Il contesto internazionale:

gli Stati Uniti e la marcia di Putin
1.1 Il doppio standard di Washington
Nel 1990 George H.W. Bush voltò le spalle a Michail Gorbaciov, non dandogli il sostegno di cui aveva bisogno per dimostrare l’efficacia di una perestrojka che tardava a dispiegare pienamente i suoi effetti. Qualche anno più tardi Bill Clinton lasciò erroneamente campo libero al sottosegretario al Tesoro Lawrence Summers, per la definizione di una terapia d’urto al fine di rispondere alle balbettanti richieste di assistenza della Russia di Eltsin, che muoveva allora (era il 1993) i primi passi verso un’economia di mercato. Una seria valutazione del contesto politico-istituzionale avrebbe evidenziato l’assenza delle condizioni minime per un successo sostenibile di quel progetto, di fatto imposto dagli Stati Uniti.

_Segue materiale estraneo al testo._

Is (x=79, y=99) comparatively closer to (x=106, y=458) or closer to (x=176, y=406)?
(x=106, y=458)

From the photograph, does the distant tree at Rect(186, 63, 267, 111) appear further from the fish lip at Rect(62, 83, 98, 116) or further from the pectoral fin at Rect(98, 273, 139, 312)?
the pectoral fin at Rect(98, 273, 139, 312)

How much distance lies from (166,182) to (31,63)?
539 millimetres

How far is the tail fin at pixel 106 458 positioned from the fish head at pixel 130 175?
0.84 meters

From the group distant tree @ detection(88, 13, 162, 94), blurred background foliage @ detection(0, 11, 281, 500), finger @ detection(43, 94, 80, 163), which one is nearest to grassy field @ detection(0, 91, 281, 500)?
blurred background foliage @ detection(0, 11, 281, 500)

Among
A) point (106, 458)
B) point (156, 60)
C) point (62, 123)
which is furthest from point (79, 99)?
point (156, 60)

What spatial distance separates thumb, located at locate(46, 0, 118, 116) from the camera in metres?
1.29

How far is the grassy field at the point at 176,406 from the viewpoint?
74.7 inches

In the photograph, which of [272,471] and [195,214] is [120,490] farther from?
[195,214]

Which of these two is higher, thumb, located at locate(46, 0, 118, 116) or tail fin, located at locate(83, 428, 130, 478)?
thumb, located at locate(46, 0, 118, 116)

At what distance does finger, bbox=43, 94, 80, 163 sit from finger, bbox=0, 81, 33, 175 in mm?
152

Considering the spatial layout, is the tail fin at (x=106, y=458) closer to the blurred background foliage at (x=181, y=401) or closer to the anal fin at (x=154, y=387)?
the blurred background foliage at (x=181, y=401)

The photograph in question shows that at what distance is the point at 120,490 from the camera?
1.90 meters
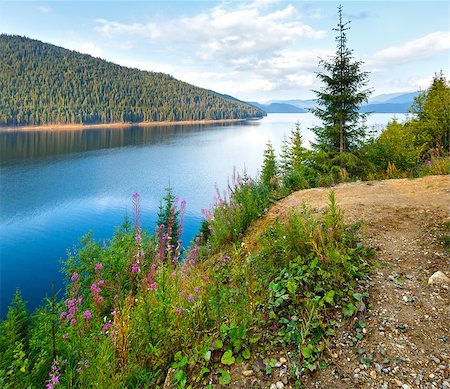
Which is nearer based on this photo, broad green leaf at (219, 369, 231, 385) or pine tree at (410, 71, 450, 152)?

In entrambi i casi sono stati commessi da parte della Casa Bianca errori nell’approccio strategico, che mettono in dubbio l’affidabilità di Washington. Vi era allora, e permane nelle mutate circostanze oggi, un doppio standard dell’amministrazione americana, di fronte a richieste o proposte da parte prima dell’URSS e della Russia poi, nel giudicare sul piano etico-politico i comportamenti e le iniziative della controparte e nel fare processi alle intenzioni o supporre atteggiamenti consenzienti. È dunque normale che i comportamenti di Bush senior e Clinton siano stati attentamente esaminati da Putin, soprattutto quando lui stesso all’inizio del mandato era chiamato a soppesare il sostegno, e l’affidabilità, degli Stati Uniti.

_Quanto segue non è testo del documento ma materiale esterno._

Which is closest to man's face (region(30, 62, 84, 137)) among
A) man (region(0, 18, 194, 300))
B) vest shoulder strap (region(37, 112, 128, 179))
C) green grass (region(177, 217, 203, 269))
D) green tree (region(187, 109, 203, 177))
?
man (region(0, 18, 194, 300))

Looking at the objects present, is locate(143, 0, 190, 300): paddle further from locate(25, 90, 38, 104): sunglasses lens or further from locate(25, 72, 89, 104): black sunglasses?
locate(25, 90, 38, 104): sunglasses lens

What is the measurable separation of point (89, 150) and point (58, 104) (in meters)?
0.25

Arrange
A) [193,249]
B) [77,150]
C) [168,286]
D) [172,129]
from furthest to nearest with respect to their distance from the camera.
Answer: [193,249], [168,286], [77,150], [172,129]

Oggi si parla di “fake news” e subdole interferenze della Russia in molti paesi, inclusi gli Stati Uniti, per preparare la via a una sua maggiore influenza politica. Ci si è però dimenticati che anche l’invasione americana dell’Iraq avvenne a seguito dell’accusa, rivelatasi falsa, che Saddam Hussein stesse dotandosi di armi di distruzione di massa per acquisire una posizione di dominio nella regione. Tale accusa era nata dalle menzogne prodotte ad arte dall’intelligence britannica, forse su indicazione di Tony Blair, che si presume rispondesse a una sollecitazione di George W. Bush, e con un modesto aiuto dell’Italia: i nostri Servizi furono infatti implicati, secondo dinamiche non del tutto chiarite, nella diffusione del falso carteggio da cui risultava l’acquisto di uranio dal Niger da parte di Saddam Hussein.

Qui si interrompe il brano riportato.